FIGURE 5. — **Binding of 14-3-3 proteins inhibits the nucleotide exchange activity of Syx.** A, 14-3-3-uncoupled Syx has high GEF activity. HeLa cells were transfected with plasmids encoding YFP, YFP-Syx, or YFP-Syx S92A/S938A. Cells were lysed 24 h after transfection, and the supernatants were incubated with GST-fused Rhotekin-RBD beads to bind active RhoA. Total and pulled-down active RhoA were determined by SDS-PAGE and immunoblotting. B, Syx S92A/S938A is highly active. As in A, cells were transfected with the indicated constructs and lysed 24 h after transfection. The supernatants were incubated with RhoA G17A-conjugated glutathione beads to pull down active RhoGEFs. Total and pulled-down active Syx were analyzed by SDS-PAGE and immunoblotting. C, expression of 14-3-3ϵ and ζ inhibits Syx-induced RhoA activation. HeLa cells were co-transfected with YFP-Syx and an increasing amount (0, 1, or 2 μg, respectively) of HA-14-3-3ϵ or ζ. As in A, active RhoA pulldown assay was performed, and protein samples were analyzed by Western blotting. D, Syx S92A/S938A-induced RhoA activation is unaffected by the expression of 14-3-3ϵ or ζ. As in C, active RhoA was pulled down from lysates of HeLa cells co-expressing YFP-Syx S92A/S938A and an increasing amount (0, 1, or 2 μg, respectively) of HA-14-3-3ϵ or ζ. Total and active RhoA were determined by SDS-PAGE and immunoblotting.

The observation that Syx S92A/S938A exhibits elevated nucleotide exchange activity suggested that 14-3-3 binding suppresses the GEF activity of Syx. To test this hypothesis, we performed active RhoA pulldown assays using lysates from HeLa cells that co-expressed YFP-Syx and HA-tagged 14-3-3ϵ or ζ. A high level of RhoA activation was observed when cells were transfected with Syx. The Syx-induced RhoA activation, however, was counteracted by the increased expression of 14-3-3ϵ or ζ (Fig. 5C). In contrast, this suppression of RhoA activation did not occur when 14-3-3-uncoupled Syx S92A/S938A was co-expressed with 14-3-3 proteins (Fig. 5D), indicating that this effect of 14-3-3 proteins was not due to off-target effects but specific to Syx binding. Therefore, the data strongly argue that 14-3-3 binding modulates the GEF activity of Syx.
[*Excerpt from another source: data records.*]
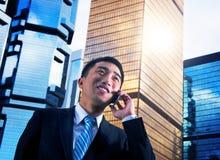 Uomo d'affari China Hong Kong Talking Phone Concept immagine stock libera da diritti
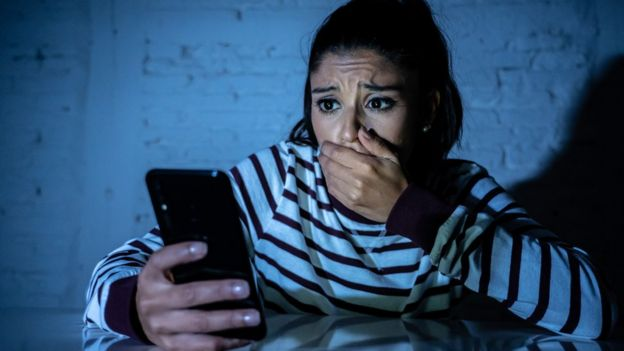 Stock image of a woman looking at her phone in shock.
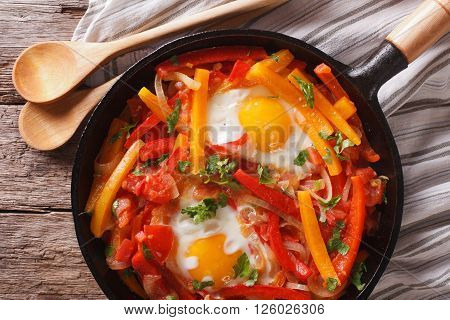 Basque Breakfast: Fried Eggs With Peppers Close-up. Horizontal Top View
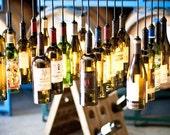 30 Wine Bottle Light Chandelier hanging from wood riddling rack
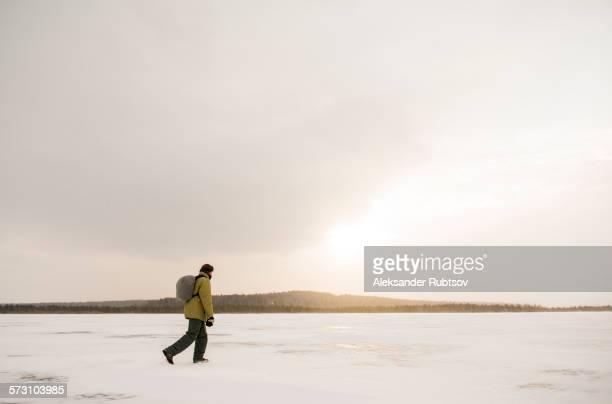 Caucasian hiker walking in snowy remote field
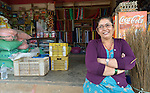"""Gita Giri sits in front of her shop in Adamtar, a village in the Dhading District of Nepal. Dan Church Aid, a member of the ACT Alliance, has provided food, shelter, livelihood, winterization assistance and a variety of other support to indigenous villagers here in the wake of a devastating 2015 earthquake. Giri was chosen by her neighbors to sell warm clothes, blankets and shelter materials which they could purchase with cash vouchers provided by the ACT Alliance. Giri made no profit on the sales. """"With people from around the world assisting our community, how could I make a profit on those supplies?"""" she asked."""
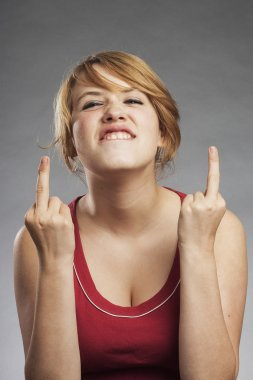 Teenage girl in red tank top showing obscene gesture against gray background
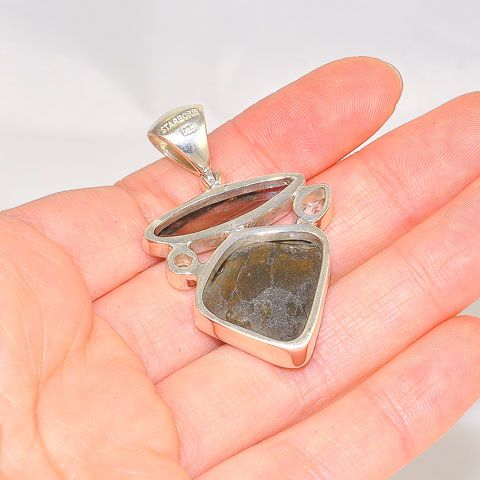 Sterling Silver Fossilized Dinosaur Bone with 4.8 Carats Smoky Quartz and 0.8 Carats White Topaz Pendant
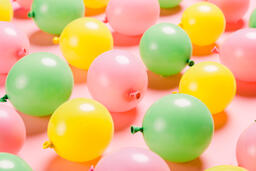 Citrus Colored Balloons Scattered on Pink Background  image 10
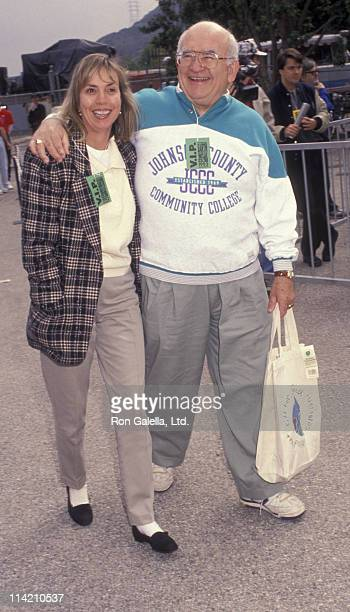 Actor Ed Asner and Cindy Cilmore attend Earthwalk Benefit on March 28 1992 at Universal Studios in Universal City California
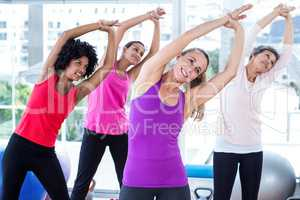 Happy women exercising with arms raised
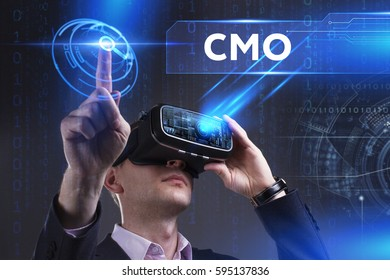 Business, Technology, Internet and network concept. Young businessman working in virtual reality glasses sees the inscription: CMO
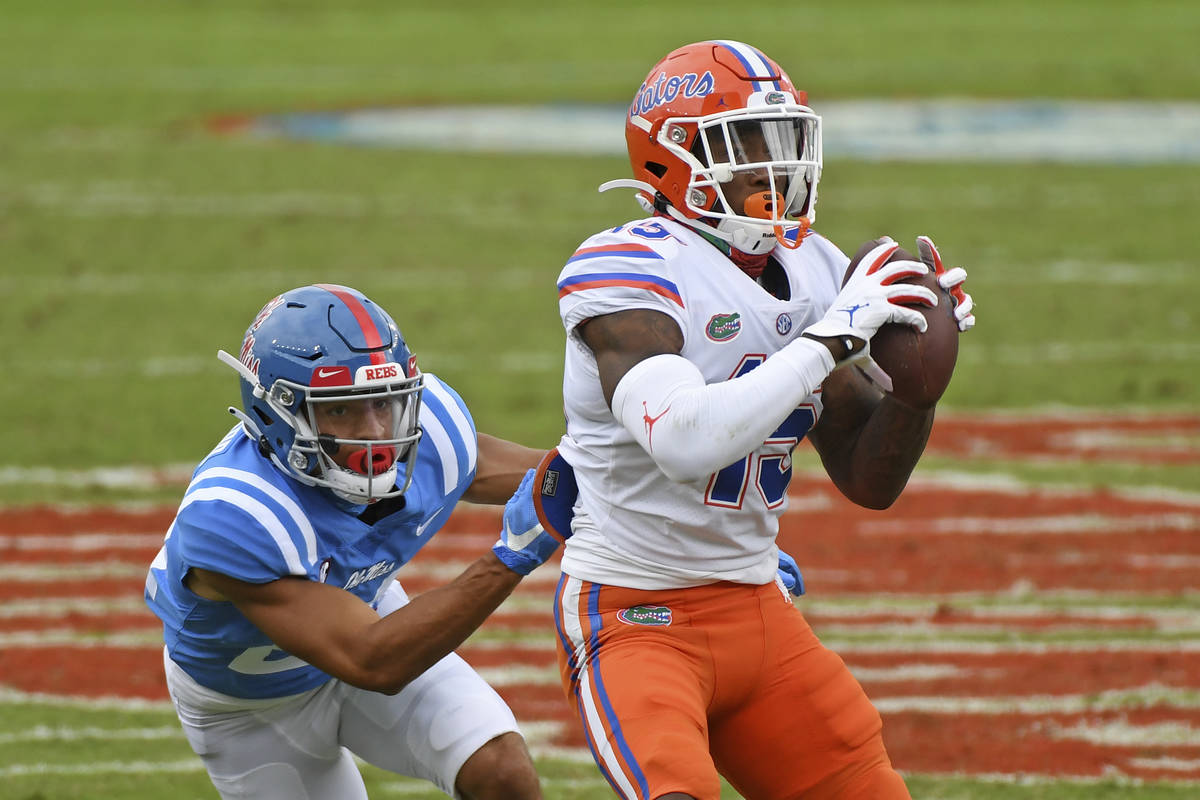 Florida wide receiver Jacob Copeland (15) catches a pass as Mississippi defensive back Deane Le ...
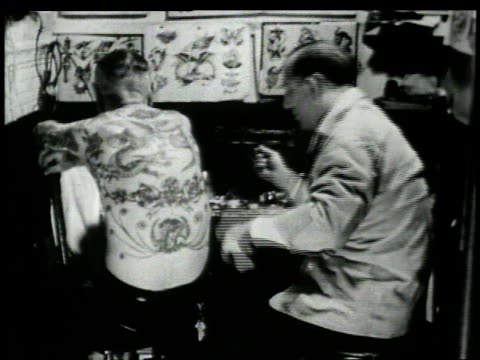 1946 MONTAGE tattoo artists working in shop / New York, New York, United States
Previously, we demonstrated that the targeting of Syx to areas of cell-cell contact is critical for junction integrity (5). Therefore, in addition to the effects on RhoA activity, we sought to determine whether 14-3-3 binding also affects Syx localization. When expressed in MDCK cells, 14-3-3-uncoupled Syx showed a notably stronger targeting to the cell junctions compared with its wild type counterpart (Fig. 6A, boxes). This observation implied that the interaction with 14-3-3 proteins could modify the intracellular localization of Syx.
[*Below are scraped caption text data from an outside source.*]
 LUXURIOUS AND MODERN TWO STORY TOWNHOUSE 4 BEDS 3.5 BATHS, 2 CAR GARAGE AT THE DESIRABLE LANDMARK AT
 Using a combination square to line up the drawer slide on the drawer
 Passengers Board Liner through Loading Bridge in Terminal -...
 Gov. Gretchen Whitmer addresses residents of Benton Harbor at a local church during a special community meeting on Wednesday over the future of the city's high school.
FIGURE 6. — **14-3-3-uncoupled Syx is strongly targeted to the cell border and enhances circumferential actin accumulation.** A, Syx S92A/S938A localizes strongly at areas of cell-cell contact. MDCK cells were transfected with plasmids encoding YFP-Syx or YFP-Syx S92A/S938A. Cells were fixed and immunostained for YFP, ZO1, and DAPI. B, Syx S92A/S938A induces the accumulation of circumferential actin at cell contacts. MDCK cells were transfected with the indicated constructs, fixed 24 h after transfection, and immunostained for YFP, phalloidin (F-actin), and DAPI. C, A quantitative analysis of enhanced circumferential actin staining in transfected cells from B was performed. The intensity of circumferential actin at the junctions of transfected cells was compared with that of immediate neighboring nontransfected cells using ImageJ; transfected cells that exhibited intensified circumferential actin staining are expressed as percentage of total cells counted (mean ± S.E. (*error bars*), n = 3, 50 cells/coverslip analyzed). *Scale bars*, 10 μm.
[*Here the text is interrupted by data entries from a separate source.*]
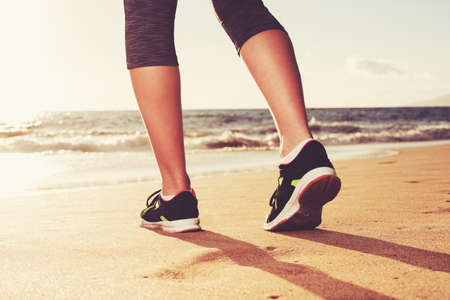 Close up of runners feet at Sunset. Fitness woman, workout wellness lifestyle concept.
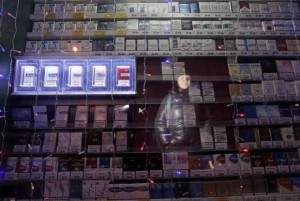 A woman is reflected in a window displaying packs of cigarettes on a street in Russia's Siberian city of Krasnoyarsk January 24, 2013. Credit: Reuters/Ilya Naymushin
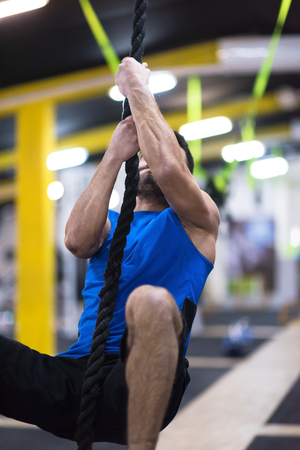 young muscular man doing rope climbing in cross fitness gym Stock Photo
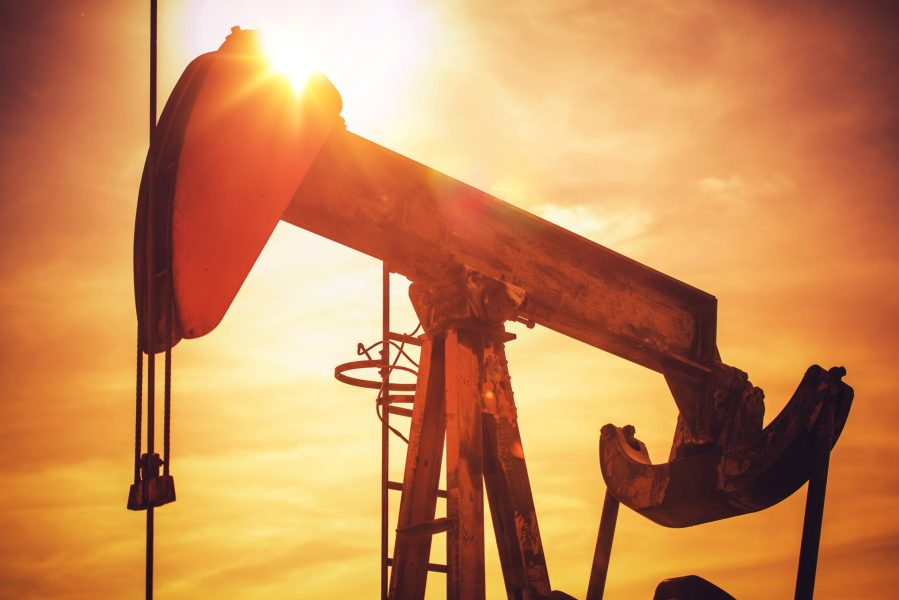 Oil Pump on California Prairie. Scenic Industrial Sunset. Oil Industry Theme with Pumping Unit.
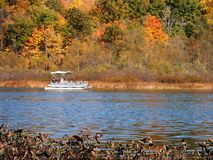 Pontoon Boat And Autumn Trees. Pontoon boat on a lake with orange and green autumn trees stock photos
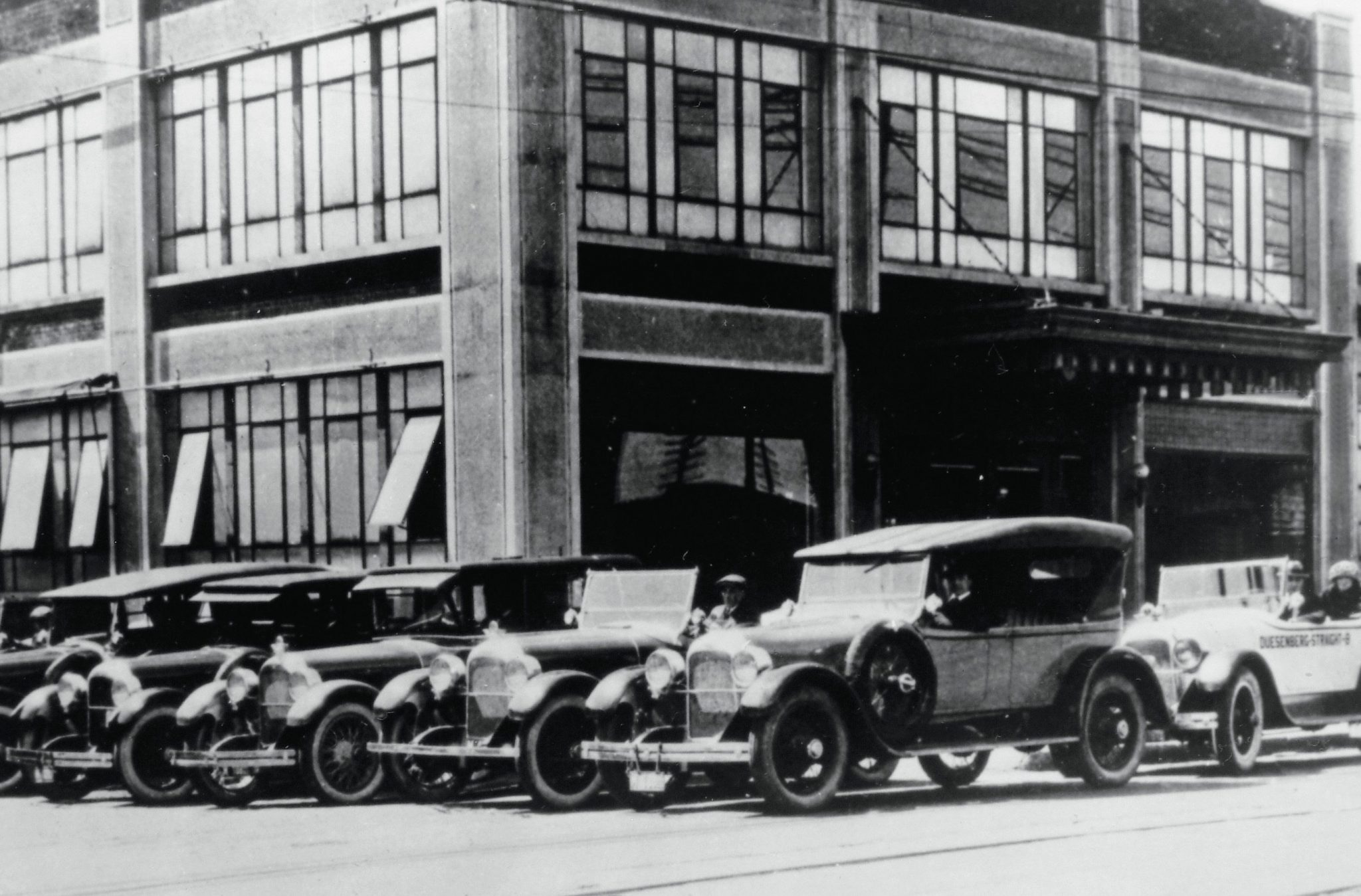 Publicity photos had become essential by 1923 when this shot was taken in front of the Duesenberg Company's main entrance on Washington and Harding Streets. Among the Model A body styles shown was the record setting phaeton (far right) that had completed three-weeks and 18,000 miles of endurance tests at the Indianapolis Motor Speedway, and then served as the pace car for the 500-mile Memorial Day classic in May.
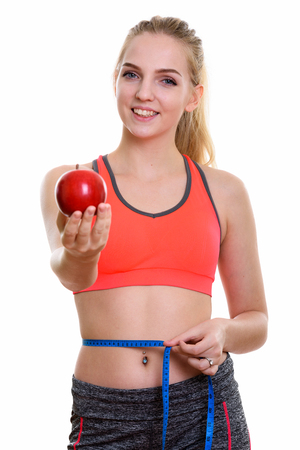 Young happy teenage girl smiling while giving red apple and meas Stock Photo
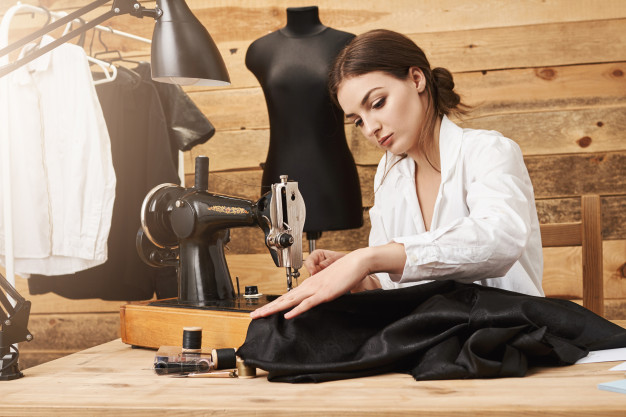 Woman sewing on sewing machine without the finger's protection which isn't secure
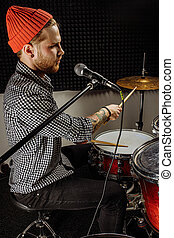 talented caucasian musician contemporaneously play on drums and sing on microphone. professional drummer preparing for rock concert, practice in dark studio. music concept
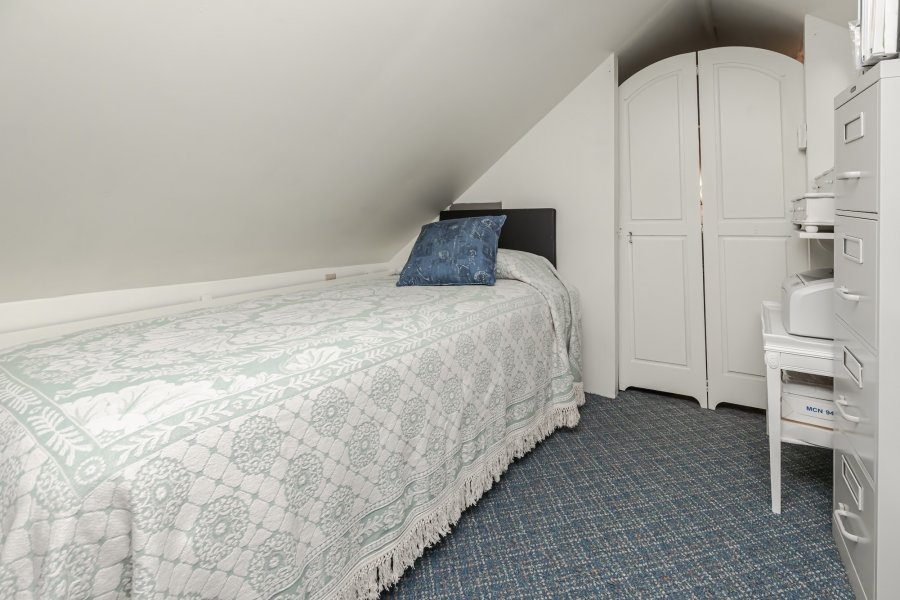 Twin bed with a white coverlet in a peaked-roof room with blue carpet and saloon-style white doors.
We showed previously that Syx mediates junction stability by activating RhoA and its effector Dia1 specifically at cell-cell contacts (5). To further evaluate the function of Syx S92A/S938A, we assessed its ability to induce changes to the circumferential actin cytoskeleton, which correlates with the maturity and stability of adherens junctions. Cells expressing Syx S92A/S938A, but not wild type Syx, displayed enriched circumferential actin staining compared with neighboring cells (Fig. 6B). When the intensity of cortical actin staining was quantified, we observed significantly increased junctional actin staining in cells expressing Syx S92A/S938A (Fig. 6C). The strengthening of the cortical actin ring is likely the result of elevated GEF activity of Syx S92A/S938A, which increases RhoA activation at areas of cell-cell contact. Our data support the importance of junctional Syx in regulating cell-cell adhesion and further delineate the molecular mechanisms that regulate Syx function.

DISCUSSION

The ubiquitously expressed 14-3-3 isoforms bind to a large number of proteins and mediate a remarkable range of cellular activities. However, regulation of cell-cell adhesion by 14-3-3 proteins is largely unknown. Here, our data strongly suggest that Syx-regulated junction stability is in part modulated by PKD-mediated 14-3-3 binding.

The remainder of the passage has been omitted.